Notably, except in the first electrophysiological study, the patient showed slowing of nerve conduction that is commonly assumed to be a characteristic of a de-remyelinating process. However, inactivation of Nav channels by intravenous infusion of lidocaine or tetrodotoxin intoxication reduces conduction velocity, even reaching the “demyelinating” range, possibly by increasing the rise time of the action potential and the internodal conduction time [25, 26]. These findings may well explain the occurrence of slow conduction velocity in an autoimmune neuropathy targeting the excitable axolemma of the node of Ranvier as in the patient we describe .

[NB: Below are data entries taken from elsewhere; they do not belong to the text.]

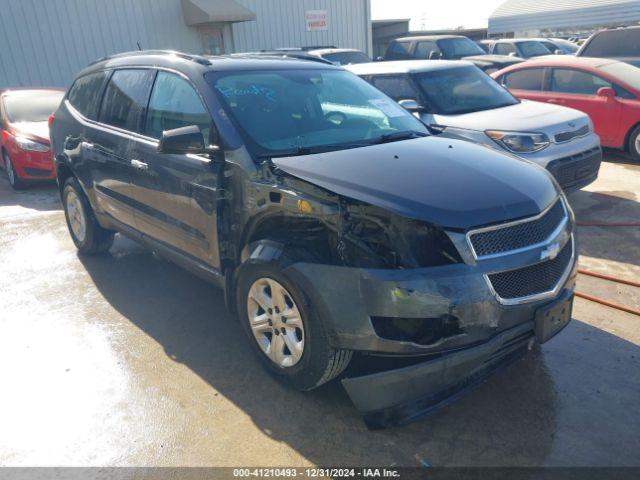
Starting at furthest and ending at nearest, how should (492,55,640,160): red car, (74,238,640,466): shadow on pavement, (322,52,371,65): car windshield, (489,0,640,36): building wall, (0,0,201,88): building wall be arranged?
(489,0,640,36): building wall
(0,0,201,88): building wall
(322,52,371,65): car windshield
(492,55,640,160): red car
(74,238,640,466): shadow on pavement

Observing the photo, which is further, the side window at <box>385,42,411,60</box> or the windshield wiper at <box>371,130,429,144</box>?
the side window at <box>385,42,411,60</box>

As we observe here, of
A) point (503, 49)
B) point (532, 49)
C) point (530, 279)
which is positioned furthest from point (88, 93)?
point (532, 49)

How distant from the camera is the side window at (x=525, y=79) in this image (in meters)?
8.90

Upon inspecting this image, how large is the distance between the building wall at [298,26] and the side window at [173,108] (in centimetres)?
1340

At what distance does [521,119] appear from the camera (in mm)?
6035

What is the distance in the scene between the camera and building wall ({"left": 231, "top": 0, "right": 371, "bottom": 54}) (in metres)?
16.6

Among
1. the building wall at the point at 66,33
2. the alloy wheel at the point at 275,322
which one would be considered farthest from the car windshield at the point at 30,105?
the alloy wheel at the point at 275,322

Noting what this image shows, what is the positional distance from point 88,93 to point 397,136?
10.1 feet

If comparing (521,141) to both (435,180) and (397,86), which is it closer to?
(397,86)

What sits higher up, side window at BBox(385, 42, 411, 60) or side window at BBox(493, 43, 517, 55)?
side window at BBox(385, 42, 411, 60)

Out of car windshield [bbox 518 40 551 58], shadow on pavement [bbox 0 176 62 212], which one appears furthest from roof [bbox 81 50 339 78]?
car windshield [bbox 518 40 551 58]

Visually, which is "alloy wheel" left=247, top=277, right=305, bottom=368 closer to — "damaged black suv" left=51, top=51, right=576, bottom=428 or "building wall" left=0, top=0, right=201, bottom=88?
"damaged black suv" left=51, top=51, right=576, bottom=428

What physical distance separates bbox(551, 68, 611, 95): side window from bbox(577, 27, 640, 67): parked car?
327cm

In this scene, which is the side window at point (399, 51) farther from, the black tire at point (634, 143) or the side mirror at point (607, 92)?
the black tire at point (634, 143)
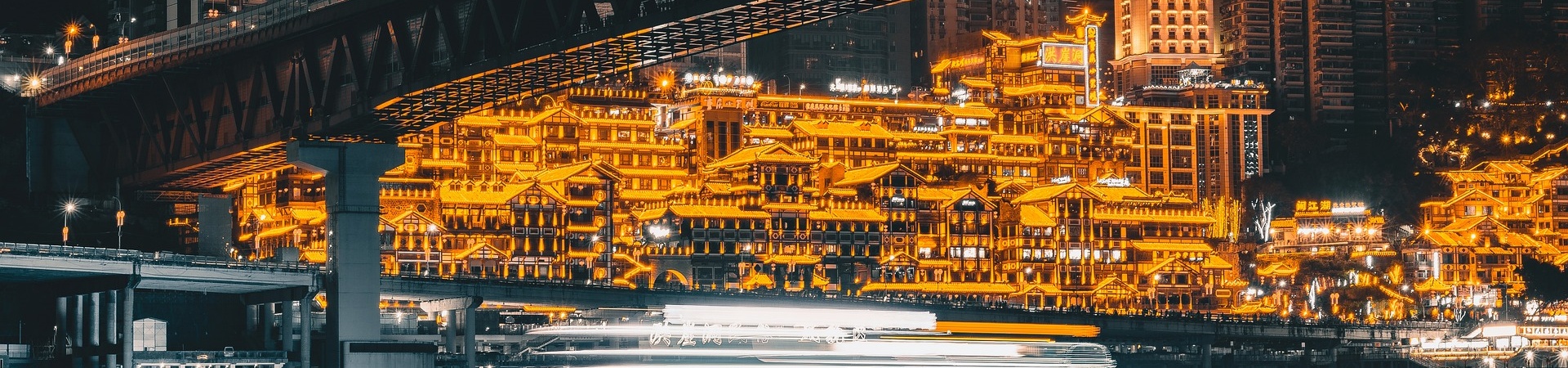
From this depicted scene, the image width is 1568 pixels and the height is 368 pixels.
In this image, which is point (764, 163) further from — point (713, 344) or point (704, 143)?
point (713, 344)

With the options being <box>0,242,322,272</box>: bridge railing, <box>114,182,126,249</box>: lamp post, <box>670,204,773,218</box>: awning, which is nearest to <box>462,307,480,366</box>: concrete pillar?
<box>0,242,322,272</box>: bridge railing

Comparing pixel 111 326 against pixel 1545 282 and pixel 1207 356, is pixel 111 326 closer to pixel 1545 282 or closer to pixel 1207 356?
pixel 1207 356

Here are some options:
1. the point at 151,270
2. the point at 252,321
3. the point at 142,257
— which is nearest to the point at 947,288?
the point at 252,321

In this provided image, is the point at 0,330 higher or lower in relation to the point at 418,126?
lower

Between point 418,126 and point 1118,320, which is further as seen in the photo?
point 1118,320

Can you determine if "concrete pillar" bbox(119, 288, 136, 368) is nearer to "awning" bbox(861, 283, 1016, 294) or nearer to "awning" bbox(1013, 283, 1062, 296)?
"awning" bbox(861, 283, 1016, 294)

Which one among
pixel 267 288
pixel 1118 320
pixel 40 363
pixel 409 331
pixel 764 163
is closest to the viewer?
pixel 40 363

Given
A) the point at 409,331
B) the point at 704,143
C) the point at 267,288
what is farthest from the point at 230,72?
the point at 704,143
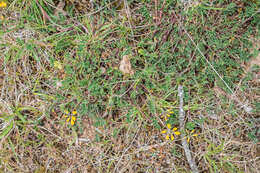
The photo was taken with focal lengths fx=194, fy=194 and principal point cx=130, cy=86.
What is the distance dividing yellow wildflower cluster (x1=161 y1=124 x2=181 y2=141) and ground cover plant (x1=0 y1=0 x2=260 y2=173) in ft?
0.04

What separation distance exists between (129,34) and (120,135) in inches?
47.9

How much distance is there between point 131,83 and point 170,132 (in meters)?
0.74

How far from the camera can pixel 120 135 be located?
237cm

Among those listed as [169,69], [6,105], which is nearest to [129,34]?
[169,69]

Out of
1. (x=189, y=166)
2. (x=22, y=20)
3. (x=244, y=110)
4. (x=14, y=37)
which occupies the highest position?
(x=22, y=20)

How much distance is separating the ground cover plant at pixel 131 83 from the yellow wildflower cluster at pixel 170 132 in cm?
1

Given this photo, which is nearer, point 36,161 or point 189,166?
point 189,166

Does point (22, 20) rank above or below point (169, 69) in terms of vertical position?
above

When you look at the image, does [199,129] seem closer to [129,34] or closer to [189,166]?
[189,166]

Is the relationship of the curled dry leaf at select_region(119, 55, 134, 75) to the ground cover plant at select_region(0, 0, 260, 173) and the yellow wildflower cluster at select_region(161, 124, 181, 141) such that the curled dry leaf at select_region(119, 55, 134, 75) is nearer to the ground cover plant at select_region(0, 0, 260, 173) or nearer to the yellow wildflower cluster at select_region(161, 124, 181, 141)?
the ground cover plant at select_region(0, 0, 260, 173)

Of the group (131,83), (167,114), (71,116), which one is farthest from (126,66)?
(71,116)

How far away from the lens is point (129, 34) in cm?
227

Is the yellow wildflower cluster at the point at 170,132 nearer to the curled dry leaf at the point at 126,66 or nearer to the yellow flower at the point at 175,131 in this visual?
the yellow flower at the point at 175,131

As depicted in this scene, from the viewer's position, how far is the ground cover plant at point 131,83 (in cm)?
219
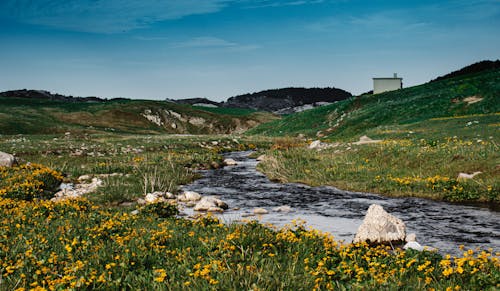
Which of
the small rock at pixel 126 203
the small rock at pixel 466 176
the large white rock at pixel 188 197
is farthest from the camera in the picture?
the small rock at pixel 466 176

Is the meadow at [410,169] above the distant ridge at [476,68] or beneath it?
beneath

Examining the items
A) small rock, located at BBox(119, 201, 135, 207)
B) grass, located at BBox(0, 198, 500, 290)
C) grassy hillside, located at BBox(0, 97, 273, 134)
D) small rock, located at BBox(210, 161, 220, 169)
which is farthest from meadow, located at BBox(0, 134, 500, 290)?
grassy hillside, located at BBox(0, 97, 273, 134)

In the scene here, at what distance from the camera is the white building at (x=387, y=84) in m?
89.3

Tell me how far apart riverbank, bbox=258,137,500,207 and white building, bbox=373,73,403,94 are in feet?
211

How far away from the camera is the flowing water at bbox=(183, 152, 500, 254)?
12180 mm

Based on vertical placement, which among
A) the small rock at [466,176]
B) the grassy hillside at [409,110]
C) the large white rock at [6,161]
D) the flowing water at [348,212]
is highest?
the grassy hillside at [409,110]

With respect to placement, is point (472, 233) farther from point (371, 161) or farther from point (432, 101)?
point (432, 101)

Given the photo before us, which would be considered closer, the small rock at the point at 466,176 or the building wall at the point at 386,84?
the small rock at the point at 466,176

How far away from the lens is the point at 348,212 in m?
16.1

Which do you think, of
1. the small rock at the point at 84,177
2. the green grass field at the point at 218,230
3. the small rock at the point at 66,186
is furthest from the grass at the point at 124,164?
the small rock at the point at 66,186

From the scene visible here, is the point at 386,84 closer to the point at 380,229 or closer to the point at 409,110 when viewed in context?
the point at 409,110

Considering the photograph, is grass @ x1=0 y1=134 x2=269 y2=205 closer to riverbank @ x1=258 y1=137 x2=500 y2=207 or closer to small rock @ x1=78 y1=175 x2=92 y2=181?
small rock @ x1=78 y1=175 x2=92 y2=181

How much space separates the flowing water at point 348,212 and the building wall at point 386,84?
7275cm

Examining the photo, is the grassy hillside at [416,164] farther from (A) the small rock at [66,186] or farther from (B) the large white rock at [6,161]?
(B) the large white rock at [6,161]
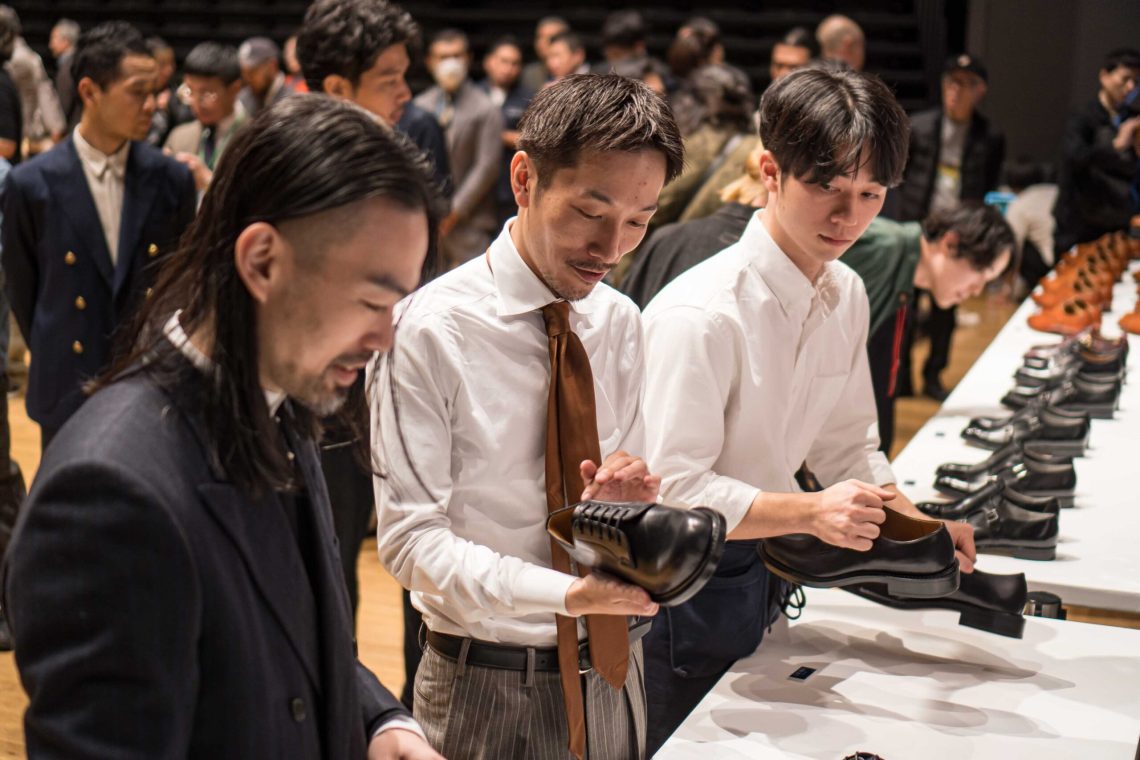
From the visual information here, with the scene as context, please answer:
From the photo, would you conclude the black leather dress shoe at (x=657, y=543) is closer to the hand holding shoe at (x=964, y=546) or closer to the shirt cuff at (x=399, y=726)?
the shirt cuff at (x=399, y=726)

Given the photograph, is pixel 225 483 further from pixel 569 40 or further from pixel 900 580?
pixel 569 40

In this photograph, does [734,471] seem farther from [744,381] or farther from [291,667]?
[291,667]

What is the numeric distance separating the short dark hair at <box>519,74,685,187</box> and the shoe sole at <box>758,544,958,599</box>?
669 millimetres

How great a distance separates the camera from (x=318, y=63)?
312cm

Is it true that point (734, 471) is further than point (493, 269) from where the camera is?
Yes

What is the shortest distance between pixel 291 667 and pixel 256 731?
67 mm

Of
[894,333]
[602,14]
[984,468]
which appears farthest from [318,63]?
[602,14]

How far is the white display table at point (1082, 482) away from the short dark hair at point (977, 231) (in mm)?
444

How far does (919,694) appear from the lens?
1.95 metres

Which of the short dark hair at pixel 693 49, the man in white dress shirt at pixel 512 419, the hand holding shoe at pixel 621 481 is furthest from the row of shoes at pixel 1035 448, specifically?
the short dark hair at pixel 693 49

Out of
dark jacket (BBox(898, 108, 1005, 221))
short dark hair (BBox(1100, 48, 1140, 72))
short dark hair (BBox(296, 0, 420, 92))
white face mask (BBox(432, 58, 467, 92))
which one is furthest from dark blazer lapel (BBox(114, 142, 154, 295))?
short dark hair (BBox(1100, 48, 1140, 72))

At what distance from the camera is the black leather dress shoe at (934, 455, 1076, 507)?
9.26ft

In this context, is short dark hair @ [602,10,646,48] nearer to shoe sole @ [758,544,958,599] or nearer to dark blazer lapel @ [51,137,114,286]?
dark blazer lapel @ [51,137,114,286]

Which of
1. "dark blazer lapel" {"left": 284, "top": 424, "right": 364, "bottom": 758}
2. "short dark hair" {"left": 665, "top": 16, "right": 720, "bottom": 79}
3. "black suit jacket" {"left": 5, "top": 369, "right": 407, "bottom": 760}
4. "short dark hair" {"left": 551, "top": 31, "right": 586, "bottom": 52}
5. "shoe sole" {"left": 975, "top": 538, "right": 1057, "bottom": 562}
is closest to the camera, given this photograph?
"black suit jacket" {"left": 5, "top": 369, "right": 407, "bottom": 760}
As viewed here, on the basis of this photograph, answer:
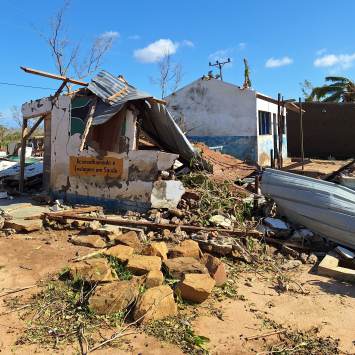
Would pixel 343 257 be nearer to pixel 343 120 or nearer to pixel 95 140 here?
pixel 95 140

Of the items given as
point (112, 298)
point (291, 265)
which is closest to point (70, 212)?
point (112, 298)

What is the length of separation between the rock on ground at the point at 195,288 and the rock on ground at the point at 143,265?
523 millimetres

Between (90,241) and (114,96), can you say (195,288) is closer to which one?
(90,241)

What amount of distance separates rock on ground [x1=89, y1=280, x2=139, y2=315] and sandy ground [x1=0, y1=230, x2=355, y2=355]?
43cm

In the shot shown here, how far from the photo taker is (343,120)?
18781 millimetres

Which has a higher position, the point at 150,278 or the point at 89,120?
the point at 89,120

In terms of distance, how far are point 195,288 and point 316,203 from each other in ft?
10.4

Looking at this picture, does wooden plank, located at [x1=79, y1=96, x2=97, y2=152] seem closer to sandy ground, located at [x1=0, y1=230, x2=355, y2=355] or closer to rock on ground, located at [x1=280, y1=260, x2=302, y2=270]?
sandy ground, located at [x1=0, y1=230, x2=355, y2=355]

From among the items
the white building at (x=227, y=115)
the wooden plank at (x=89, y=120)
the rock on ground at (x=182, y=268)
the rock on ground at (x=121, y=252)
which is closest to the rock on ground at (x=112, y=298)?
the rock on ground at (x=182, y=268)

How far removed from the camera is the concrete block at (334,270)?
15.3 feet

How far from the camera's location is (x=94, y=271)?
161 inches

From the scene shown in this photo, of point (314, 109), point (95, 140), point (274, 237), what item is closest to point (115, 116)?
point (95, 140)

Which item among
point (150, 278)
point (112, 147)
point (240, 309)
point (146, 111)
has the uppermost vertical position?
point (146, 111)

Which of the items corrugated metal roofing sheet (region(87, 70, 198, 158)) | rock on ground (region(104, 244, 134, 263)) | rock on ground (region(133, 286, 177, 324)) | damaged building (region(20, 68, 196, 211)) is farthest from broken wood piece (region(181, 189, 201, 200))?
rock on ground (region(133, 286, 177, 324))
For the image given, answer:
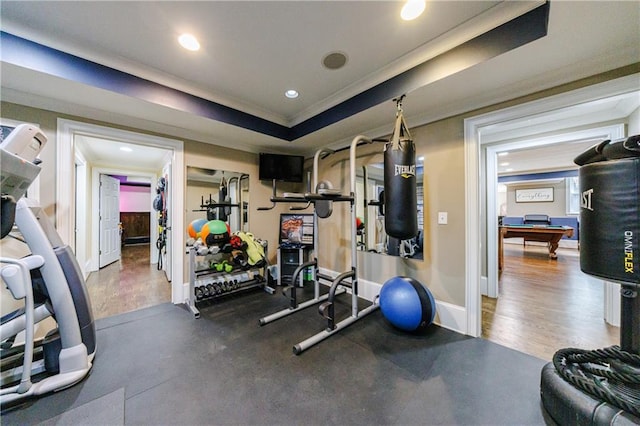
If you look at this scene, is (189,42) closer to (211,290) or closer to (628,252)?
(211,290)

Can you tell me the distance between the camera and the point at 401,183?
7.19ft

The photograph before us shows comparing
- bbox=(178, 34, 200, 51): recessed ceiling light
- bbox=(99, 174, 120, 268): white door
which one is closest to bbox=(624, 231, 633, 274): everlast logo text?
bbox=(178, 34, 200, 51): recessed ceiling light

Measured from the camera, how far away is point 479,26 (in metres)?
1.71

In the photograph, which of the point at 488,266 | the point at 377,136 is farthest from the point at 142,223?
the point at 488,266

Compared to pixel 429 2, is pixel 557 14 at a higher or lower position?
lower

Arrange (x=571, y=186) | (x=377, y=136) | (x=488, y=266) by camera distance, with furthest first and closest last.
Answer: (x=571, y=186), (x=488, y=266), (x=377, y=136)

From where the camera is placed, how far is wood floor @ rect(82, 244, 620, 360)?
231cm

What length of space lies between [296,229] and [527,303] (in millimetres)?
3661

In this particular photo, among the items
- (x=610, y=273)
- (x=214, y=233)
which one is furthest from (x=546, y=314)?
(x=214, y=233)

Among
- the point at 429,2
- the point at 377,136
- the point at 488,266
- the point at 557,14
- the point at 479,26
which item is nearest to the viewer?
the point at 557,14

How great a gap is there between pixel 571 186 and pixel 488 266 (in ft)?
27.4

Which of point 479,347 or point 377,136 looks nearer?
point 479,347

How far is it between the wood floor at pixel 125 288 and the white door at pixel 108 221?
32 centimetres

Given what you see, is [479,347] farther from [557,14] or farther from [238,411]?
[557,14]
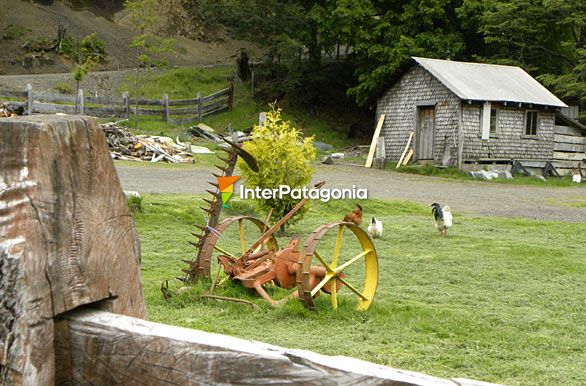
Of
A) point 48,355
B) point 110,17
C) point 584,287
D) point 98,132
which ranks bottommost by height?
point 584,287

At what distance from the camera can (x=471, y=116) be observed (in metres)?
29.4

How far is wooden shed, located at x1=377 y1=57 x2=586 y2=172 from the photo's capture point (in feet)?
96.2

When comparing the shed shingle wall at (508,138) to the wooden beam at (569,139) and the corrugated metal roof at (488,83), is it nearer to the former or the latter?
the wooden beam at (569,139)

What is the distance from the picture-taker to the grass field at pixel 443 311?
240 inches

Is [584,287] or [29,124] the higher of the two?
[29,124]

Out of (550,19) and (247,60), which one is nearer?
(550,19)

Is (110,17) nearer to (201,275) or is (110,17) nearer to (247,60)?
(247,60)

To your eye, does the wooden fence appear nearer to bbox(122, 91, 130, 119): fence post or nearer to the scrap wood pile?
bbox(122, 91, 130, 119): fence post

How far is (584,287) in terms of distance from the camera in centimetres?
943

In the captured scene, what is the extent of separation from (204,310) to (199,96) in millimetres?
28826

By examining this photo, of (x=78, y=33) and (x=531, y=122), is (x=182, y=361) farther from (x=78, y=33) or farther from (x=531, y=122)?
(x=78, y=33)

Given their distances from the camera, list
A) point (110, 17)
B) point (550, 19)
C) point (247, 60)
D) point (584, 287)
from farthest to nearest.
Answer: point (110, 17) < point (247, 60) < point (550, 19) < point (584, 287)

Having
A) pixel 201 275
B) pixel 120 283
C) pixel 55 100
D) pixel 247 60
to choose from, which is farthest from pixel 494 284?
pixel 247 60

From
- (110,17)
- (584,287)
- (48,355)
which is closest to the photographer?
(48,355)
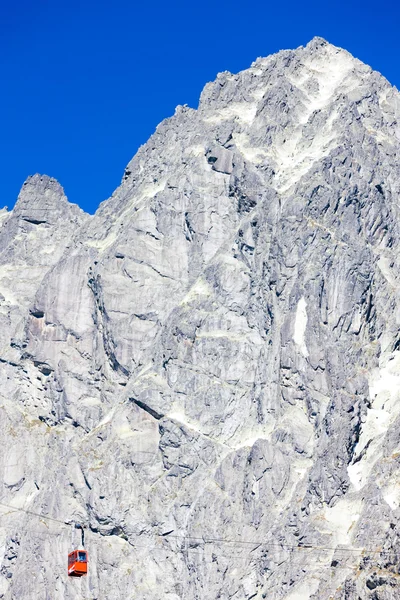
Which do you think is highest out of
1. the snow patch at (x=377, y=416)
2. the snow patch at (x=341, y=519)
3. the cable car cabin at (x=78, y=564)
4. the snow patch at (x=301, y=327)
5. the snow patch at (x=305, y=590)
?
the snow patch at (x=301, y=327)

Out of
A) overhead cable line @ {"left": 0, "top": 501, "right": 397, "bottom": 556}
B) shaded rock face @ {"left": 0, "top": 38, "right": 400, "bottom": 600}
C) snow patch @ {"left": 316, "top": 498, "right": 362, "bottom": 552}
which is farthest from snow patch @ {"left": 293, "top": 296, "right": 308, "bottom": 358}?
overhead cable line @ {"left": 0, "top": 501, "right": 397, "bottom": 556}

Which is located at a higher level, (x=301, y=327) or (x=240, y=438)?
(x=301, y=327)

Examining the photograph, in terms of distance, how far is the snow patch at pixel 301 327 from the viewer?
184 meters

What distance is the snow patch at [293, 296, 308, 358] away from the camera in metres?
184

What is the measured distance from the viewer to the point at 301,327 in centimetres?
18525

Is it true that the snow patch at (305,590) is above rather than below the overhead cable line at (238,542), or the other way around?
below

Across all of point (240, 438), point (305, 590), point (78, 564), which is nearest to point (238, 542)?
point (240, 438)

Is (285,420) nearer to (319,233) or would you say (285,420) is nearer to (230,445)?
(230,445)

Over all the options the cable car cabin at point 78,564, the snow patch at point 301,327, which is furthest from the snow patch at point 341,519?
the cable car cabin at point 78,564

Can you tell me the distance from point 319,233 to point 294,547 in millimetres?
48342

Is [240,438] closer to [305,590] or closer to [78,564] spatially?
[305,590]

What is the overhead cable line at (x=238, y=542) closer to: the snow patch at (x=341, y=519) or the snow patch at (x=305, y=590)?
the snow patch at (x=341, y=519)

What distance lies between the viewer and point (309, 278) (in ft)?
619

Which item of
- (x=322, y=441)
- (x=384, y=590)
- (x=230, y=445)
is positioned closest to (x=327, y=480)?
(x=322, y=441)
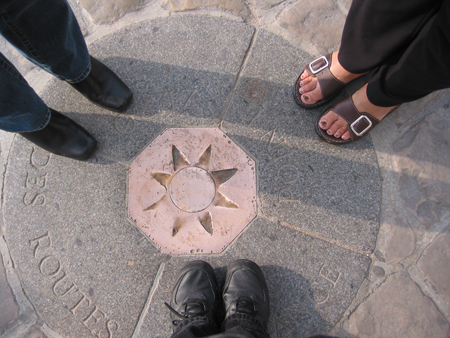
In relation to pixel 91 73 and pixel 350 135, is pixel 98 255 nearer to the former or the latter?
pixel 91 73

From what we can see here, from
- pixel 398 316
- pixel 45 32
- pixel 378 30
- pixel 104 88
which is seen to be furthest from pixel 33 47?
pixel 398 316

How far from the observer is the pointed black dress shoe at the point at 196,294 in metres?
1.54

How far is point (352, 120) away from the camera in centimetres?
166

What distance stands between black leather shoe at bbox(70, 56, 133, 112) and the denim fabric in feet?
0.47

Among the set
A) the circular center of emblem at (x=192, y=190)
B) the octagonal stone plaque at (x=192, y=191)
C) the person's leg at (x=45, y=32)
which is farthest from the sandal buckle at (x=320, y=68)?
the person's leg at (x=45, y=32)

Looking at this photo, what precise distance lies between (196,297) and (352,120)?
1.39 meters

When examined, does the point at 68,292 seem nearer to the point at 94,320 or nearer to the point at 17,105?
the point at 94,320

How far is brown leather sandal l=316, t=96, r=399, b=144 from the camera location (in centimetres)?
164

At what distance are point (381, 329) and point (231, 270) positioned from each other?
3.05 feet

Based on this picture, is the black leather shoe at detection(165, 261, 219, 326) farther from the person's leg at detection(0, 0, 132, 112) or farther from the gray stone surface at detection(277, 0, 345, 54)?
the gray stone surface at detection(277, 0, 345, 54)

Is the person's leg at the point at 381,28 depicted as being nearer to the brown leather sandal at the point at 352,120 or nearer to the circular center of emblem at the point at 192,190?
the brown leather sandal at the point at 352,120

In conclusion, in this patient with an unusual and severe clinical overlap of MFS, BBE, and GBS, serial electrophysiological studies allowed to understand the underlying pathophysiology as attributable to an acute onset, long lasting, nodopathy. Moreover, serial electrophysiology allowed by the second study to formulate a more correct prognosis and guided the treatment as the persistence of CBs encouraged us to carry out a third cycle of IVIg which possibly accelerated the clinical recovery and prevented further axonal degeneration.